Everyone knows hash table and its uses but it is not exactly constant look up time , it depends on how big the hash table is , the computational complexity of the hash function.
Creating huge hash tables for efficient lookup is not an elegant solution in most of the industrial scenarios where even small latency/scalability matters (e.g.: high frequency trading). You have to care about the data structures to be optimized for space it takes up in memory too to reduce cache miss.
A very good example where trie better suits the requirements is messaging middleware . You have a million subscribers and publishers of messages to various categories (in JMS terms - Topics or exchanges) , in such cases if you want to filter out messages based on topics (which are actually strings) , you definitely do not want create hash table for the million subscriptions with million topics . A better approach is store the topics in trie , so when filtering is done based on topic match , its complexity is independent of number of topics/subscriptions/publishers (only depends on the length of string). I like it because you can be creative with this data structure to optimize space requirements and hence have lower cache miss.
Use a tree:
If you need auto complete feature
Find all words beginning with 'a' or 'axe' so on.
A suffix tree is a special form of a tree. Suffix trees have a whole list of advantages that hash cannot cover.
Insertion and lookup on a trie is linear with the lengh of the input string O(s).
A hash will give you a O(1) for lookup ans insertion, but first you have to calculate the hash based on the input string which again is O(s).
Conclussion, the asymptotic time complexity is linear in both cases.
The trie has some more overhead from data perspective, but you can choose a compressed trie which will put you again, more or less on a tie with the hash table.
To break the tie ask yourself this question: Do i need to lookup for full words only? Or do I need to return all words matching a prefix? (As in a predictive text input system ). For the first case, go for a hash. It is simpler and cleaner code. Easier to test and maintain. For a more ellaborated use case where prefixes or sufixes matter, go for a trie.

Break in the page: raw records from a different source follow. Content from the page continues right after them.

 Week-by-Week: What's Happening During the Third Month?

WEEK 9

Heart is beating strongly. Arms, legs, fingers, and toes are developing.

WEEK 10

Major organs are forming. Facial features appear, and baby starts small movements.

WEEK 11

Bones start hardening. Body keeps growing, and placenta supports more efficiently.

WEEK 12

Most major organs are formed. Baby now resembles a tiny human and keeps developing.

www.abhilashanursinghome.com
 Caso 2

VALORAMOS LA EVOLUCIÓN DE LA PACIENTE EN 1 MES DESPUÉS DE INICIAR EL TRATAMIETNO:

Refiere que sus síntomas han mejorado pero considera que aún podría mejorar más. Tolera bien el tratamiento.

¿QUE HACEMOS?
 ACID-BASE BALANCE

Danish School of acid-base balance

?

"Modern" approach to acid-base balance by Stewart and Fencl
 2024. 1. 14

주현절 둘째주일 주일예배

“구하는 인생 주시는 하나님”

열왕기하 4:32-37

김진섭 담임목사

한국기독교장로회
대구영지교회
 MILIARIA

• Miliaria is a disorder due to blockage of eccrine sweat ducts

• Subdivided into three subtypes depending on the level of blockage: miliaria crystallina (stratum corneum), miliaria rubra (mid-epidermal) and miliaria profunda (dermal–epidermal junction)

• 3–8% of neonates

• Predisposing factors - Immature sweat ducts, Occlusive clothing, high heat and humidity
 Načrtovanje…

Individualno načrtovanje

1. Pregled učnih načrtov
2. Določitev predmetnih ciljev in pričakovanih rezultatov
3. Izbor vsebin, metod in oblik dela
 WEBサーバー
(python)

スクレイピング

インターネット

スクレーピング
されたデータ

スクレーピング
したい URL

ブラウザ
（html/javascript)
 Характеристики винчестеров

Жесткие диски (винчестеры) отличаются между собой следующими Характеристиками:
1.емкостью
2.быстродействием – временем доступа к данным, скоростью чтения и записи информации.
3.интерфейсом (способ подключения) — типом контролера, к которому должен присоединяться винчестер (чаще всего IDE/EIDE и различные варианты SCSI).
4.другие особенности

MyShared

And if you do it just for fun, implementing a trie would put a Sunday afternoon to a good use.
There's something I haven't seen anyone mention explicitly that I think is important to keep in mind. Both hash tables and tries of various kinds will typically have O(k) operations, where k is the length of the string in bits (or equivalently in chars).
This is assuming you have a good hash function. If you don't want "farm" and "farm animals" to hash to the same value, then the hash function will have to use all the bits of the key, and so hashing "farm animals" should take about twice as long as "farm" (unless you're in some sort of rolling hash scenario, but there are somewhat similar operation-saving scenarios with tries too). And with a vanilla trie, it's clear why inserting "farm animals" will take about twice as long as just "farm". In the long run it's true with compressed tries as well.
HashTable implementation is space efficient as compared to basic Trie implementation. But with strings, ordering is necessary in most of the practical applications. But HashTable totally disturbs the lexographical order. Now, if your application is doing operations based on lexographical order (like partial search, all strings with given prefix, all words in sorted order), you should use Tries. For only lookup, HashTable should be used (as arguably, it gives minimum lookup time).
P.S.: Other than these, Ternary Search Trees (TSTs) would be an excellent choice. Its lookup time is more than HashTable, but is time-efficient in all other operations. Also, its more space efficient than tries.
Some (usually embedded, real-time) applications require that the processing time be independent of the data. In that case, a hash table can guarantee a known execution time, while a trie varies based on the data.